Temos que defender a terra e não destruí-la; somos os verdadeiros representantes de Deus diante da criação, diante do mundo. Como a criação aponta inteiramente para Deus e, a parti daí todas os crentes impregnam em si possibilidades que deveriam antecipar um novo tempo, o Reino de Deus. Assim, o cristão como sinal efetivo da glória de Deus, que deverá se manifestar no final dos tempos deve, então, assumir a sua missão, no sentido de ajudar a orientar a humanidade para que ela encontre sua plenitude em Deus. Na verdade, parece que estamos quase sempre adormecidos espiritualmente, alienados e descompromissados com a história humana, já que estamos tão ocupados com nossas tarefas diárias. Cegos, vagamos pela vida, em meio à escuridão da noite, e para onde focarmos nossa atenção encontraremos o nada em toda parte.
O pessimismo apocalíptico nos anula inteiramente.
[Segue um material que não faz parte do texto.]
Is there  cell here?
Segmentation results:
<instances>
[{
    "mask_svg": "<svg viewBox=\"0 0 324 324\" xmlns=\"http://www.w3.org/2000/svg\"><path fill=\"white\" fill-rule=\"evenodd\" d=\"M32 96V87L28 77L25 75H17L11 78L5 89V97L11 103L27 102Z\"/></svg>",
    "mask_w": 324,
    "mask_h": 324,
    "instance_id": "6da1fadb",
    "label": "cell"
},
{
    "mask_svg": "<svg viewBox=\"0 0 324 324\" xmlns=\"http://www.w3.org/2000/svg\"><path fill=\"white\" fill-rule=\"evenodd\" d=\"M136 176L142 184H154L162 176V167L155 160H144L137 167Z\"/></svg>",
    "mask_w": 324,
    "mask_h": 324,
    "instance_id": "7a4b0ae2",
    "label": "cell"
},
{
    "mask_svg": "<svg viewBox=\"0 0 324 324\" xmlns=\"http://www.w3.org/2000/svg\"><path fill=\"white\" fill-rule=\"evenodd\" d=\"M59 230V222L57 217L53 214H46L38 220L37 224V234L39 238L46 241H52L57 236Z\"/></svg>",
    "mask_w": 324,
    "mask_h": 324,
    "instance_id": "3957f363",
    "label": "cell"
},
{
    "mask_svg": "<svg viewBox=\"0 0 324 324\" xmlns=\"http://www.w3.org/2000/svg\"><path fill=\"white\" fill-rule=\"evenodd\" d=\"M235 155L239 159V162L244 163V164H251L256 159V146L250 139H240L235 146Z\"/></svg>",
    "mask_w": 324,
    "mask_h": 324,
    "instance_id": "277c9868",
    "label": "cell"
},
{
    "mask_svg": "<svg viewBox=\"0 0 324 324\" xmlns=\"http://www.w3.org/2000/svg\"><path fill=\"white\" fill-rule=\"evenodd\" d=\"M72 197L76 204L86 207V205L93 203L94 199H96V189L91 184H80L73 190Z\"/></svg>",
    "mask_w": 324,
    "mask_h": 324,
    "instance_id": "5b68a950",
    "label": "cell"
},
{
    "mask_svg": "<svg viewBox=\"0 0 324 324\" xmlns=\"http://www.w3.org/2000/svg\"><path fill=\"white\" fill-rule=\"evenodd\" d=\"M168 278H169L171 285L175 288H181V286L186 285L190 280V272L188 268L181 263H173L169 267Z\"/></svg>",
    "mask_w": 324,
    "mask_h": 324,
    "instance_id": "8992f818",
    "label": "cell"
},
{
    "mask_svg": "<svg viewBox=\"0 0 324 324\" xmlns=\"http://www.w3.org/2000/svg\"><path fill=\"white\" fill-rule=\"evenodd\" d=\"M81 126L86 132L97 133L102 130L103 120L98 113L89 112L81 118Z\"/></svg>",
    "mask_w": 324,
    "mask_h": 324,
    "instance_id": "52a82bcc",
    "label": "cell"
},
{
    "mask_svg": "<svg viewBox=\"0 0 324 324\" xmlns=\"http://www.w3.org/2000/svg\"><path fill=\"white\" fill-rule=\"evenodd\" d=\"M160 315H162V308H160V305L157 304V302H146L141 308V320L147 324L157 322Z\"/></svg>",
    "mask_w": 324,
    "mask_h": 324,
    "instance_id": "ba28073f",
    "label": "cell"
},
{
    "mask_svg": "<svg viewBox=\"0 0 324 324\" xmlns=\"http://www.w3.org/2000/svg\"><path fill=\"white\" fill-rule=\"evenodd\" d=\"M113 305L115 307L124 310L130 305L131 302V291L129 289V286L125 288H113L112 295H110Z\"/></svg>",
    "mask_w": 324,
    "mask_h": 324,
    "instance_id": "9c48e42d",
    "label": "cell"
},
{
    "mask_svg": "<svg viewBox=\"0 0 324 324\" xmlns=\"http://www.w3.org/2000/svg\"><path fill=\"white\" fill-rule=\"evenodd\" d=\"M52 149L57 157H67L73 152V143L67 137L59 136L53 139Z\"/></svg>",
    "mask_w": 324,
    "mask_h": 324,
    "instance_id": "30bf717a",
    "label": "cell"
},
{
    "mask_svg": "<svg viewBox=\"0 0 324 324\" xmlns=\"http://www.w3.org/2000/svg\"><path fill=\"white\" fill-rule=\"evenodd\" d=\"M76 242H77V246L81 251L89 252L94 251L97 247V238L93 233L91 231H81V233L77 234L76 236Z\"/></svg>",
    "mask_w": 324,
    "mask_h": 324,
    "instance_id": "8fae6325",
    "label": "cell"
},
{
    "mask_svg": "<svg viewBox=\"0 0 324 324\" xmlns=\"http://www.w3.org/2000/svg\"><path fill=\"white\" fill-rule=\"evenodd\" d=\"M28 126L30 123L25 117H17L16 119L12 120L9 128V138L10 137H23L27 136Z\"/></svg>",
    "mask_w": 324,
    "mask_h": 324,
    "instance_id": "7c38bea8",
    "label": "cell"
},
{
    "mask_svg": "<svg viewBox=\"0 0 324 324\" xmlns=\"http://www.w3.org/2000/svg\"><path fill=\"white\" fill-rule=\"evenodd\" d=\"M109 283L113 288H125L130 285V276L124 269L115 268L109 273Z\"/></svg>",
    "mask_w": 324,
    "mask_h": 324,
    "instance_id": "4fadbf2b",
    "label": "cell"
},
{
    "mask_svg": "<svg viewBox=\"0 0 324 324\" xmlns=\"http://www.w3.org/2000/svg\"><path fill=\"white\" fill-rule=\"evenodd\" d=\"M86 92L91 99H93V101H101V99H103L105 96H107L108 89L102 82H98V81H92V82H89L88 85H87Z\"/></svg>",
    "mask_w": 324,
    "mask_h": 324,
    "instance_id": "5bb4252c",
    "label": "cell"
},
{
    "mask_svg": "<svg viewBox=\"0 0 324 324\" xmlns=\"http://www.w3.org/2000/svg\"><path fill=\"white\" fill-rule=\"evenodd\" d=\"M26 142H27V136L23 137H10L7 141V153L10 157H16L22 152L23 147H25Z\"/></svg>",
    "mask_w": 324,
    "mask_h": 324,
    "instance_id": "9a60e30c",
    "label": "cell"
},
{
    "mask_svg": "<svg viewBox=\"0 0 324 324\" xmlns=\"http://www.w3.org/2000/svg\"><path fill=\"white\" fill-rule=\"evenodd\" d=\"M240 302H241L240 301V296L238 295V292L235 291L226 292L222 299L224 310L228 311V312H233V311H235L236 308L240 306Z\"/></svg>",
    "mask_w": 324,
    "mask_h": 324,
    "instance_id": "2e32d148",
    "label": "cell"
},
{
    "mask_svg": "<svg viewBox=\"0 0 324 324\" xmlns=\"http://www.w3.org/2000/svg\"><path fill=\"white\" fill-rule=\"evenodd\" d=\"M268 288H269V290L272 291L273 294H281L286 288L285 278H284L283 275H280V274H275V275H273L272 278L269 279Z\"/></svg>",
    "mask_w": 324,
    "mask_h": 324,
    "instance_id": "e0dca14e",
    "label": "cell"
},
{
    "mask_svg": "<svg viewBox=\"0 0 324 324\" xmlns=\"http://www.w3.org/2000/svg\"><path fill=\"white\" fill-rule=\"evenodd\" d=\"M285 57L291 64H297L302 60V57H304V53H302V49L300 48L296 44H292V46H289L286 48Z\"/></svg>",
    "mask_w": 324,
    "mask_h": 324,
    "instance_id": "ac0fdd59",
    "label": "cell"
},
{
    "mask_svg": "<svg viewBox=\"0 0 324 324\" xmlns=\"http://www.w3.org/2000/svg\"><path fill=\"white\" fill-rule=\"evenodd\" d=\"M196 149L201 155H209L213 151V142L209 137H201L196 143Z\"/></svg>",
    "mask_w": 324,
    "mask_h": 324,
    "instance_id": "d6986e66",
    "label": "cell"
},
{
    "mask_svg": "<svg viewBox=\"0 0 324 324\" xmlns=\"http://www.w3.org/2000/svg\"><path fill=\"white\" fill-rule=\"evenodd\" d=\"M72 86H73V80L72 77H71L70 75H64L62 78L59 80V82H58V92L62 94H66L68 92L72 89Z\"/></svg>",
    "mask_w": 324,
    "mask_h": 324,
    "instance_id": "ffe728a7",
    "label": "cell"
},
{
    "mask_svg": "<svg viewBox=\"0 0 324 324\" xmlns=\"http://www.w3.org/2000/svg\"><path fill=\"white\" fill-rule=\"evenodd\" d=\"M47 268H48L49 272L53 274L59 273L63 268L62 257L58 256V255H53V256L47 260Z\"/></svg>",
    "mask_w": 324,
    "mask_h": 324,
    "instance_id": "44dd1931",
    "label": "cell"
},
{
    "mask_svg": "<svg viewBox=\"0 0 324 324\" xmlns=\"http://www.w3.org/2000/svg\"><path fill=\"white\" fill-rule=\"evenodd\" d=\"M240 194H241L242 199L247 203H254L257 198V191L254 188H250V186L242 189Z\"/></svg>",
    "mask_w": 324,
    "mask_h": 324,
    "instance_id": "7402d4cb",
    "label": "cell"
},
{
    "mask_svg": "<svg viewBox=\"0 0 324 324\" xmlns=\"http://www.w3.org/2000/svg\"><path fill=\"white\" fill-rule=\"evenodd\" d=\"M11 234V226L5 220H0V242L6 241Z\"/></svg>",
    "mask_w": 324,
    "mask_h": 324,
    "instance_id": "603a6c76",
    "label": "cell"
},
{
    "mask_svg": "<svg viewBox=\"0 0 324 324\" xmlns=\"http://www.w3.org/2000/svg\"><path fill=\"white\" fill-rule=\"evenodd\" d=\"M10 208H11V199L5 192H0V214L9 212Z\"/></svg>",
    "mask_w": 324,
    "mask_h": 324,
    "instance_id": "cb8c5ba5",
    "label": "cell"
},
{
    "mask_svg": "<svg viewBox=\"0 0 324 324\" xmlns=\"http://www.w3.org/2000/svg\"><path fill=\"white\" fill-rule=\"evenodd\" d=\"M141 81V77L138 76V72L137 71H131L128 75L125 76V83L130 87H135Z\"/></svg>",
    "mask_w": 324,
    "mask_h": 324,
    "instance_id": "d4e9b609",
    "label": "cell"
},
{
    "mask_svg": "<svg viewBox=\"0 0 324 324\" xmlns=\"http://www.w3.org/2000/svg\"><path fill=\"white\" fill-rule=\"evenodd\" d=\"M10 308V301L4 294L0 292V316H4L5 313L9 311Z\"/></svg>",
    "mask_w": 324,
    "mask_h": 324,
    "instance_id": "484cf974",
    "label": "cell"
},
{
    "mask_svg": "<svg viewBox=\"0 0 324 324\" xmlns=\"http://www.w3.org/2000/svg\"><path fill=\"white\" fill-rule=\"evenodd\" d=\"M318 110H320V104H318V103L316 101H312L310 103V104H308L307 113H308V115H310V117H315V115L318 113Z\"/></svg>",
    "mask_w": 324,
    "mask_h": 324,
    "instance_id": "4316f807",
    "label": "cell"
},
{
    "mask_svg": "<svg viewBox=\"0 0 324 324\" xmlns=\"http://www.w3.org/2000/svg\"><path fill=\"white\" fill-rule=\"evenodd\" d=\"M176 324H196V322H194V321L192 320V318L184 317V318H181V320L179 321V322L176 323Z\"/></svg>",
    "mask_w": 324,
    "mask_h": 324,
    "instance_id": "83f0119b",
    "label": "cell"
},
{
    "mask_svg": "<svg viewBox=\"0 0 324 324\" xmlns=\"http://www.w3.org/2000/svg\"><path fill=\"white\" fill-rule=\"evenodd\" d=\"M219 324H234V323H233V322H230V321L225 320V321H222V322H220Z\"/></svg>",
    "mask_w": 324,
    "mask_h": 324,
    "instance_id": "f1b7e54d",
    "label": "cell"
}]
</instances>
Já que tudo vai acabar, então, não perderei tempo com esses assuntos. Mas não é assim. Deus não está fora e além do universo. Ele está em mim, habita em mim (Rm 8.11). Ele está (ou deveria estar) nas minhas palavras e atitudes. O cristão pode e deve assumir em consciência uma atitude de respeito à vida que pulsa na natureza. A Igreja tem a tarefa de apontar para um caminho comprovadamente de transformação interior, para uma conversão de atitudes, primeiro para consigo mesma, depois para com o próximo e, também para com a natureza.
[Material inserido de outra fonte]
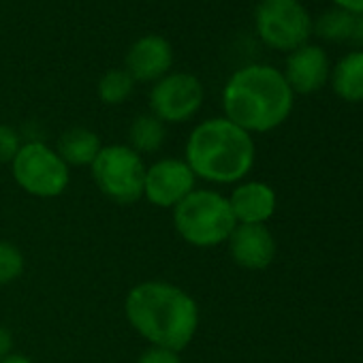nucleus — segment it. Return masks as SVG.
I'll use <instances>...</instances> for the list:
<instances>
[{"label": "nucleus", "mask_w": 363, "mask_h": 363, "mask_svg": "<svg viewBox=\"0 0 363 363\" xmlns=\"http://www.w3.org/2000/svg\"><path fill=\"white\" fill-rule=\"evenodd\" d=\"M167 139V126L154 113L137 116L128 126V147H133L139 156L154 154L162 147Z\"/></svg>", "instance_id": "f3484780"}, {"label": "nucleus", "mask_w": 363, "mask_h": 363, "mask_svg": "<svg viewBox=\"0 0 363 363\" xmlns=\"http://www.w3.org/2000/svg\"><path fill=\"white\" fill-rule=\"evenodd\" d=\"M137 363H182V357L175 350L160 348V346H150L139 354Z\"/></svg>", "instance_id": "412c9836"}, {"label": "nucleus", "mask_w": 363, "mask_h": 363, "mask_svg": "<svg viewBox=\"0 0 363 363\" xmlns=\"http://www.w3.org/2000/svg\"><path fill=\"white\" fill-rule=\"evenodd\" d=\"M173 227L193 248H216L231 238L238 220L223 193L195 189L173 208Z\"/></svg>", "instance_id": "20e7f679"}, {"label": "nucleus", "mask_w": 363, "mask_h": 363, "mask_svg": "<svg viewBox=\"0 0 363 363\" xmlns=\"http://www.w3.org/2000/svg\"><path fill=\"white\" fill-rule=\"evenodd\" d=\"M173 67V48L160 35H145L137 39L126 54V71L139 84H154Z\"/></svg>", "instance_id": "9b49d317"}, {"label": "nucleus", "mask_w": 363, "mask_h": 363, "mask_svg": "<svg viewBox=\"0 0 363 363\" xmlns=\"http://www.w3.org/2000/svg\"><path fill=\"white\" fill-rule=\"evenodd\" d=\"M135 84L137 82L130 77V73L126 69H111L101 75L96 92L105 105H120L130 99Z\"/></svg>", "instance_id": "a211bd4d"}, {"label": "nucleus", "mask_w": 363, "mask_h": 363, "mask_svg": "<svg viewBox=\"0 0 363 363\" xmlns=\"http://www.w3.org/2000/svg\"><path fill=\"white\" fill-rule=\"evenodd\" d=\"M235 265L259 272L274 263L276 240L265 225H238L227 240Z\"/></svg>", "instance_id": "f8f14e48"}, {"label": "nucleus", "mask_w": 363, "mask_h": 363, "mask_svg": "<svg viewBox=\"0 0 363 363\" xmlns=\"http://www.w3.org/2000/svg\"><path fill=\"white\" fill-rule=\"evenodd\" d=\"M16 184L37 199H56L71 184V167L41 139L24 141L11 162Z\"/></svg>", "instance_id": "39448f33"}, {"label": "nucleus", "mask_w": 363, "mask_h": 363, "mask_svg": "<svg viewBox=\"0 0 363 363\" xmlns=\"http://www.w3.org/2000/svg\"><path fill=\"white\" fill-rule=\"evenodd\" d=\"M295 105V94L280 69L272 65H246L223 88L225 118L246 133H269L282 126Z\"/></svg>", "instance_id": "f03ea898"}, {"label": "nucleus", "mask_w": 363, "mask_h": 363, "mask_svg": "<svg viewBox=\"0 0 363 363\" xmlns=\"http://www.w3.org/2000/svg\"><path fill=\"white\" fill-rule=\"evenodd\" d=\"M22 143V135L13 126L0 124V164H11Z\"/></svg>", "instance_id": "aec40b11"}, {"label": "nucleus", "mask_w": 363, "mask_h": 363, "mask_svg": "<svg viewBox=\"0 0 363 363\" xmlns=\"http://www.w3.org/2000/svg\"><path fill=\"white\" fill-rule=\"evenodd\" d=\"M312 35L333 43H363V16H352L342 9H325L312 22Z\"/></svg>", "instance_id": "4468645a"}, {"label": "nucleus", "mask_w": 363, "mask_h": 363, "mask_svg": "<svg viewBox=\"0 0 363 363\" xmlns=\"http://www.w3.org/2000/svg\"><path fill=\"white\" fill-rule=\"evenodd\" d=\"M282 75L293 94H314L329 82V56L320 45L306 43L286 54Z\"/></svg>", "instance_id": "9d476101"}, {"label": "nucleus", "mask_w": 363, "mask_h": 363, "mask_svg": "<svg viewBox=\"0 0 363 363\" xmlns=\"http://www.w3.org/2000/svg\"><path fill=\"white\" fill-rule=\"evenodd\" d=\"M255 158L252 135L225 116L199 122L184 147V160L195 177L212 184H240L255 167Z\"/></svg>", "instance_id": "7ed1b4c3"}, {"label": "nucleus", "mask_w": 363, "mask_h": 363, "mask_svg": "<svg viewBox=\"0 0 363 363\" xmlns=\"http://www.w3.org/2000/svg\"><path fill=\"white\" fill-rule=\"evenodd\" d=\"M335 9H342L352 16H363V0H331Z\"/></svg>", "instance_id": "4be33fe9"}, {"label": "nucleus", "mask_w": 363, "mask_h": 363, "mask_svg": "<svg viewBox=\"0 0 363 363\" xmlns=\"http://www.w3.org/2000/svg\"><path fill=\"white\" fill-rule=\"evenodd\" d=\"M333 92L346 103L363 101V50L344 54L329 75Z\"/></svg>", "instance_id": "dca6fc26"}, {"label": "nucleus", "mask_w": 363, "mask_h": 363, "mask_svg": "<svg viewBox=\"0 0 363 363\" xmlns=\"http://www.w3.org/2000/svg\"><path fill=\"white\" fill-rule=\"evenodd\" d=\"M206 99L203 84L197 75L171 71L150 90V113L164 124H184L197 116Z\"/></svg>", "instance_id": "6e6552de"}, {"label": "nucleus", "mask_w": 363, "mask_h": 363, "mask_svg": "<svg viewBox=\"0 0 363 363\" xmlns=\"http://www.w3.org/2000/svg\"><path fill=\"white\" fill-rule=\"evenodd\" d=\"M26 267V259L22 255V250L11 244L0 240V286L16 282Z\"/></svg>", "instance_id": "6ab92c4d"}, {"label": "nucleus", "mask_w": 363, "mask_h": 363, "mask_svg": "<svg viewBox=\"0 0 363 363\" xmlns=\"http://www.w3.org/2000/svg\"><path fill=\"white\" fill-rule=\"evenodd\" d=\"M11 348H13V333L9 327L0 325V359L11 354Z\"/></svg>", "instance_id": "5701e85b"}, {"label": "nucleus", "mask_w": 363, "mask_h": 363, "mask_svg": "<svg viewBox=\"0 0 363 363\" xmlns=\"http://www.w3.org/2000/svg\"><path fill=\"white\" fill-rule=\"evenodd\" d=\"M312 16L301 0H259L255 9V30L259 39L276 52H293L312 37Z\"/></svg>", "instance_id": "0eeeda50"}, {"label": "nucleus", "mask_w": 363, "mask_h": 363, "mask_svg": "<svg viewBox=\"0 0 363 363\" xmlns=\"http://www.w3.org/2000/svg\"><path fill=\"white\" fill-rule=\"evenodd\" d=\"M124 316L150 346L182 352L197 335L199 306L191 293L164 280H143L124 299Z\"/></svg>", "instance_id": "f257e3e1"}, {"label": "nucleus", "mask_w": 363, "mask_h": 363, "mask_svg": "<svg viewBox=\"0 0 363 363\" xmlns=\"http://www.w3.org/2000/svg\"><path fill=\"white\" fill-rule=\"evenodd\" d=\"M197 189V177L184 158H160L145 167L143 199L156 208L173 210Z\"/></svg>", "instance_id": "1a4fd4ad"}, {"label": "nucleus", "mask_w": 363, "mask_h": 363, "mask_svg": "<svg viewBox=\"0 0 363 363\" xmlns=\"http://www.w3.org/2000/svg\"><path fill=\"white\" fill-rule=\"evenodd\" d=\"M238 225H265L276 214V191L259 179L240 182L227 197Z\"/></svg>", "instance_id": "ddd939ff"}, {"label": "nucleus", "mask_w": 363, "mask_h": 363, "mask_svg": "<svg viewBox=\"0 0 363 363\" xmlns=\"http://www.w3.org/2000/svg\"><path fill=\"white\" fill-rule=\"evenodd\" d=\"M96 189L113 203L130 206L143 199V158L124 143L103 145L90 164Z\"/></svg>", "instance_id": "423d86ee"}, {"label": "nucleus", "mask_w": 363, "mask_h": 363, "mask_svg": "<svg viewBox=\"0 0 363 363\" xmlns=\"http://www.w3.org/2000/svg\"><path fill=\"white\" fill-rule=\"evenodd\" d=\"M0 363H35L30 357H26V354H20V352H11V354H7L5 359H0Z\"/></svg>", "instance_id": "b1692460"}, {"label": "nucleus", "mask_w": 363, "mask_h": 363, "mask_svg": "<svg viewBox=\"0 0 363 363\" xmlns=\"http://www.w3.org/2000/svg\"><path fill=\"white\" fill-rule=\"evenodd\" d=\"M103 150L101 137L86 126H73L58 139L56 152L69 167H90Z\"/></svg>", "instance_id": "2eb2a0df"}]
</instances>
É necessário semear coisas boas em nós, como o amor comprometido e responsável, já que ele é o fio condutor da história. Como o pintor que tinge a tela, o amor plasma e dá o colorido a história da pessoa humana. Fica de fora todo egoísmo (Rm 12.10). O amor de Deus, que da cruz respingou sobre a terra, e nos foi oferecido de forma graciosa e voluntária para ressoar em todo mundo; capaz de transformar e transfigurar a imagem pecadora do homem na imagem bela e eterna de Deus (1Co 3.18). O pecado, a maldade, a irresponsabilidade, mesmo em relação à terra, desaparecerão (Ap 21.8).
No fim de tudo só permanecerá o amor (1Co 13.8). É preciso acreditar que o bem vence o mal, que existe mais bondade que maldade no mundo de hoje: “Assim resplandeça a vossa luz diante dos homens, para que vejam as vossas boas obras e glorifiquem a vosso Pai que está nos céus” (Mt 5.16). Desgraças, flagelos, calamidades, males naturais e males causados pelo homem, não podem nos fazer desistir. É o nosso grande desafio para hoje. Veja que os tempos mais difíceis e mais cruciais em geral são, paradoxalmente, os mais fecundos e criativos, onde surgem as grandes oportunidades de se fazer a diferença. Esse é o tempo da Igreja (Mc 16.15), é o tempo de mudanças, de posturas diferentes, de atitudes efetivas, de mostrarmos ao mundo o cristão que somos. A natureza nos ensina a amar com esperança, a meditar, e a ouvir nosso íntimo. Ela nos transporta a Deus, manifesta a glória de Deus (Sl 19.1), quer por meio de sua beleza deslumbrante, quer pelas manifestações mais fortes e destruidoras, indicando assim nossa pequenez, provocando, diante das calamidades, uma sensação de impotência e total dependência de Deus. Mas também, mostra a nossa passividade e insensatez. O descuido e a irresponsabilidade com os recursos naturais trazem sérios problemas e põem em perigo a sobrevivência dos seres vivos e a felicidade dos seres humanos. Trata-se de uma dimensão de pecado que requer urgentemente uma atitude de conversão. Não é só uma crise ambiental, mas também ética, em que eu e você não podemos ficar indiferentes, sob pena de sermos infiéis a missão estabelecida por Cristo.